Start of Recorded information

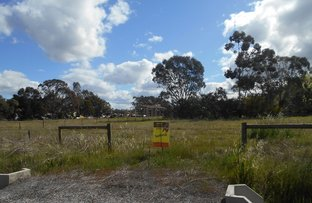 lot 6 Lysaght St, Berrigan NSW 2712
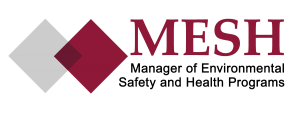 MESH_logo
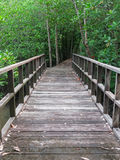 Wooden bridge Royalty Free Stock Photography
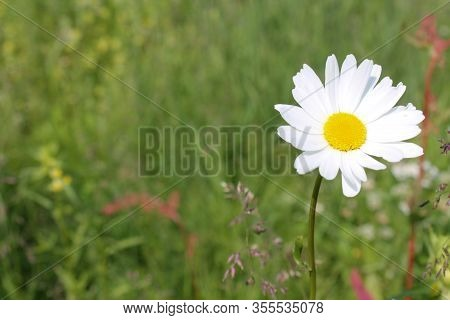 Picture Of Oxeye Daisy Herb. Herbal Medicine, Tea And Infusion, Natural Cosmetics Ingredient. Nature
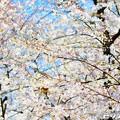 写真: 桜 14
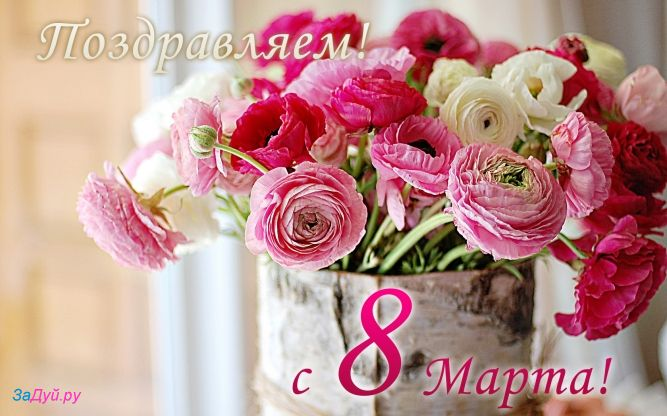 Фотографии красивые цветы на 8 марта купить искусственные цветы оптом хмельницкий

End of Recorded information

● **Exercise instructions**
Recreate the listing above word for word, dropping each picture it contains.

● **Written answer**
 lot 6 Lysaght St, Berrigan NSW 2712
 MESH_logo
 Wooden bridge Royalty Free Stock Photography
 Picture Of Oxeye Daisy Herb. Herbal Medicine, Tea And Infusion, Natural Cosmetics Ingredient. Nature
 写真: 桜 14
 Фотографии красивые цветы на 8 марта купить искусственные цветы оптом хмельницкий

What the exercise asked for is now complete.